— begin THE RECORDS —
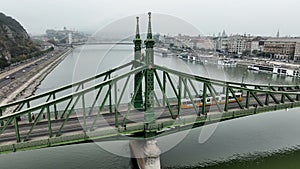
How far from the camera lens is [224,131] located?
3034cm

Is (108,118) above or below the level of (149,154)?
above

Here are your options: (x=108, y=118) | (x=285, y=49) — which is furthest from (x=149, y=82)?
(x=285, y=49)

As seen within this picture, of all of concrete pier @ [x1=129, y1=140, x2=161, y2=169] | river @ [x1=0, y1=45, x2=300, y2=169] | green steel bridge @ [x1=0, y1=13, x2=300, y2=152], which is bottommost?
river @ [x1=0, y1=45, x2=300, y2=169]

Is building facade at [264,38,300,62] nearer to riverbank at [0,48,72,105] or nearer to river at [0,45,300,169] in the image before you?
river at [0,45,300,169]

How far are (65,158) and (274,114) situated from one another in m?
30.4

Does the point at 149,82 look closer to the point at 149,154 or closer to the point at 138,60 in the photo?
the point at 138,60

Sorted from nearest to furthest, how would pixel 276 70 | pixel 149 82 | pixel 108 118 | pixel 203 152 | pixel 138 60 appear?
pixel 149 82 < pixel 108 118 < pixel 138 60 < pixel 203 152 < pixel 276 70

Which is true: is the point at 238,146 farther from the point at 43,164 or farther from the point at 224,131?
the point at 43,164

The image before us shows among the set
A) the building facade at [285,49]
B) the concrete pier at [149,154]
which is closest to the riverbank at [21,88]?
the concrete pier at [149,154]

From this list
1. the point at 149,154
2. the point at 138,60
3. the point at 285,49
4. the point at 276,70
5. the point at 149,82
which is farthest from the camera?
the point at 285,49

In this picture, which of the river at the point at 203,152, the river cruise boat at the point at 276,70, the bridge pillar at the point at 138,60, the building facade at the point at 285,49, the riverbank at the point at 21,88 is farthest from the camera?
the building facade at the point at 285,49

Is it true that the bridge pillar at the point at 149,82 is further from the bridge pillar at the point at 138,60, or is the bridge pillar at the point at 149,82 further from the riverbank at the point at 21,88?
the riverbank at the point at 21,88

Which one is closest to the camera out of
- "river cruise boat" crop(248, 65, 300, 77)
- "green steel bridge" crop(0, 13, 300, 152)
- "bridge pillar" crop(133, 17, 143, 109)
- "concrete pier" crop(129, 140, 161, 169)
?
"green steel bridge" crop(0, 13, 300, 152)

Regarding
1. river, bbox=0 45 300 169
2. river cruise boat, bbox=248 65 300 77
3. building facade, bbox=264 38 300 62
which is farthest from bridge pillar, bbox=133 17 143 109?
building facade, bbox=264 38 300 62
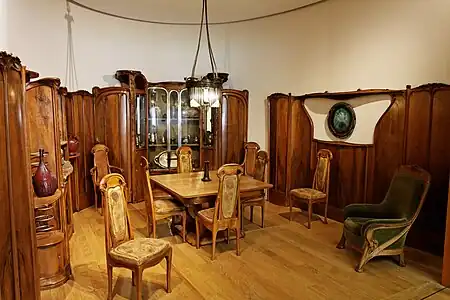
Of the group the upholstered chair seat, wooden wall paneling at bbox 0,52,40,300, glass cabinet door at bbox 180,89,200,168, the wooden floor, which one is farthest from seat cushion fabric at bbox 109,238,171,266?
glass cabinet door at bbox 180,89,200,168

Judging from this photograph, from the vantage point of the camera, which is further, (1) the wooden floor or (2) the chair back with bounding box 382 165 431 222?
(2) the chair back with bounding box 382 165 431 222

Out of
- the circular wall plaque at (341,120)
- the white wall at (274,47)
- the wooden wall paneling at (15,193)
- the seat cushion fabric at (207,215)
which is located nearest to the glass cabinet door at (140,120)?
the white wall at (274,47)

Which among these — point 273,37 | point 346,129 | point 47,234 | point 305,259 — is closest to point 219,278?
point 305,259

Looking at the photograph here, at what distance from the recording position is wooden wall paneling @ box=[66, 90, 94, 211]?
5664 mm

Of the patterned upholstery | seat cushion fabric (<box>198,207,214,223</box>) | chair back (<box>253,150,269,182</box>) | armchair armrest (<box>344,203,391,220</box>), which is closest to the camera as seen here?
the patterned upholstery

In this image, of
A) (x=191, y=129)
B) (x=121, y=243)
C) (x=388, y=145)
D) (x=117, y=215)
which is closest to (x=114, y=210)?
(x=117, y=215)

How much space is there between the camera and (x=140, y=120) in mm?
6344

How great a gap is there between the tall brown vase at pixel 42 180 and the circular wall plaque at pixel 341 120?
3864 mm

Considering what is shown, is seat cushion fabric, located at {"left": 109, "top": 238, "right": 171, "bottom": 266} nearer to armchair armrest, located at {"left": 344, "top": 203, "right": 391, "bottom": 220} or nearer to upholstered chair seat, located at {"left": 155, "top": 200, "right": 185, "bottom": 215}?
upholstered chair seat, located at {"left": 155, "top": 200, "right": 185, "bottom": 215}

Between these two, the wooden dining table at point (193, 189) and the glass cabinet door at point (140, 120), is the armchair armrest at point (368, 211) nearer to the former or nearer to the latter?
the wooden dining table at point (193, 189)

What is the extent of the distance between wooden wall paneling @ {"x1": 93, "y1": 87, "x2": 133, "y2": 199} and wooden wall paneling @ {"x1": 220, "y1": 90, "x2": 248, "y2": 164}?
1724 millimetres

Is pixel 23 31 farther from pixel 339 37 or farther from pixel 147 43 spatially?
pixel 339 37

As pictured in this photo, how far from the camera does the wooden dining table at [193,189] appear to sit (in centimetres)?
409

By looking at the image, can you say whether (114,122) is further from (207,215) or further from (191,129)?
(207,215)
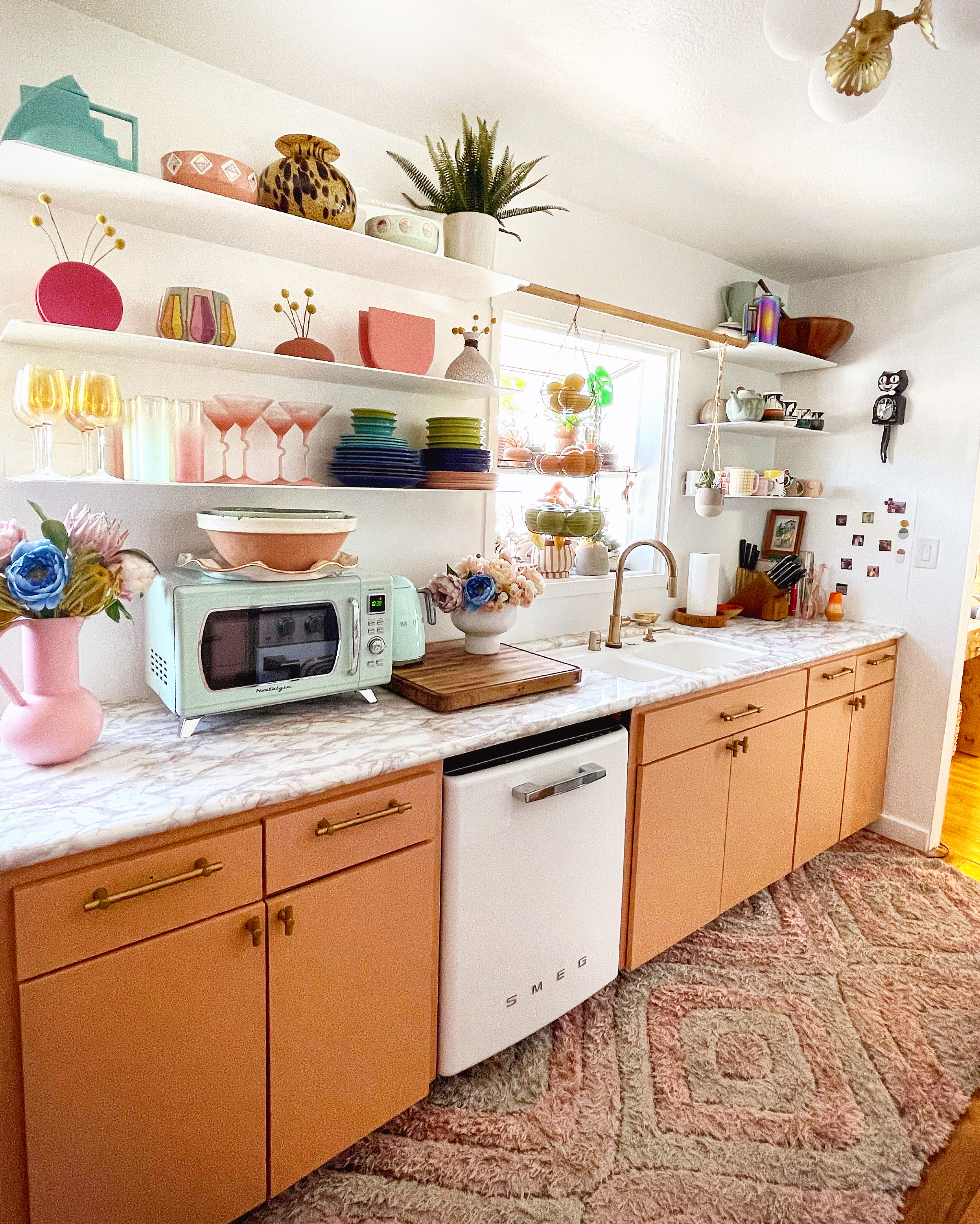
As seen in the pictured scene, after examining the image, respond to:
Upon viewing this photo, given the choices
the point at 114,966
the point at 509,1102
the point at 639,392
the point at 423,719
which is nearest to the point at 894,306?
the point at 639,392

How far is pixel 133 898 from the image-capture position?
3.93ft

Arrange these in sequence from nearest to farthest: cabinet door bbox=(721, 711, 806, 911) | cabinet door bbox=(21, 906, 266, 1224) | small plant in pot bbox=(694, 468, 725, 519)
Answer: cabinet door bbox=(21, 906, 266, 1224)
cabinet door bbox=(721, 711, 806, 911)
small plant in pot bbox=(694, 468, 725, 519)

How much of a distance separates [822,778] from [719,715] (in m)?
0.84

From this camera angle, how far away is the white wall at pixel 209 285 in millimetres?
1590

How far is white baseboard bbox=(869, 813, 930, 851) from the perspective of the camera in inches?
125

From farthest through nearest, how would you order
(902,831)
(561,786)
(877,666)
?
1. (902,831)
2. (877,666)
3. (561,786)

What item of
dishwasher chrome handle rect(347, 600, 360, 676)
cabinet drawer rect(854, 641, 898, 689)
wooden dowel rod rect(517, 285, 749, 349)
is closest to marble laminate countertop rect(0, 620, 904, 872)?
dishwasher chrome handle rect(347, 600, 360, 676)

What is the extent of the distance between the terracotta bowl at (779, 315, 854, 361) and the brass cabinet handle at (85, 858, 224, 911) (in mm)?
2905

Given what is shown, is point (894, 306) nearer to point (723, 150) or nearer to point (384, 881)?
point (723, 150)

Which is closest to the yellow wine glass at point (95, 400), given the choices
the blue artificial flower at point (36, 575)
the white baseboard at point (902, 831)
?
the blue artificial flower at point (36, 575)

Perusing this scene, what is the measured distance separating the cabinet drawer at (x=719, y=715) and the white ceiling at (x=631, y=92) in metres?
1.55

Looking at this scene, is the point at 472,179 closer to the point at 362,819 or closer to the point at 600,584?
the point at 600,584

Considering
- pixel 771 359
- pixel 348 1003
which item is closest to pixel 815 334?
pixel 771 359

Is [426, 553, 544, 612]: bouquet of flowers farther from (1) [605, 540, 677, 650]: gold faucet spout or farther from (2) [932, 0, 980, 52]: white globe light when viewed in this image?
(2) [932, 0, 980, 52]: white globe light
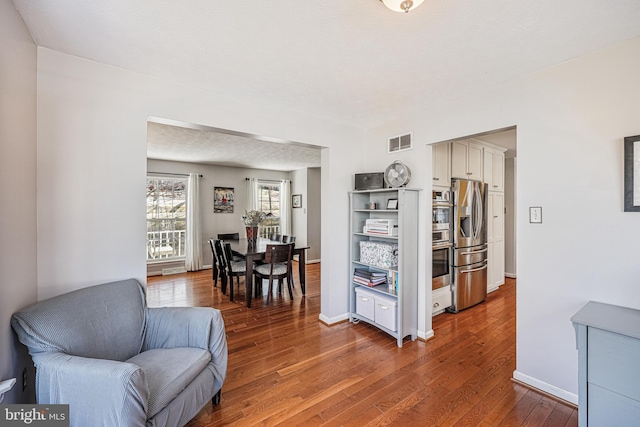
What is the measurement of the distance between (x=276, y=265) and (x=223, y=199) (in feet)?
9.86

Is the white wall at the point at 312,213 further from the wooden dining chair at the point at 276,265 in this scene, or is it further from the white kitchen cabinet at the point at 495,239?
the white kitchen cabinet at the point at 495,239

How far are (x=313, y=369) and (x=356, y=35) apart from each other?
8.27 feet

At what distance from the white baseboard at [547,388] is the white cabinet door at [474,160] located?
2.52 m

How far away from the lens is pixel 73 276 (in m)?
1.83

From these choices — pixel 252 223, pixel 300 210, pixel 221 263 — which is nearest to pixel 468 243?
pixel 252 223

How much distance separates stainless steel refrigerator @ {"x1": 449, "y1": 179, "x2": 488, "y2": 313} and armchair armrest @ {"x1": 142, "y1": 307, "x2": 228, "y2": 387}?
— end THE RECORDS —
◆ **EXERCISE**: List every line of the items above that contains the string "right", treating uppercase and lowercase as different.

◆ **THE REPLY**:
Considering what is shown, is seat cushion fabric, located at {"left": 109, "top": 238, "right": 171, "bottom": 266} nearer to armchair armrest, located at {"left": 344, "top": 203, "right": 391, "bottom": 220} or nearer to upholstered chair seat, located at {"left": 155, "top": 200, "right": 185, "bottom": 215}?
upholstered chair seat, located at {"left": 155, "top": 200, "right": 185, "bottom": 215}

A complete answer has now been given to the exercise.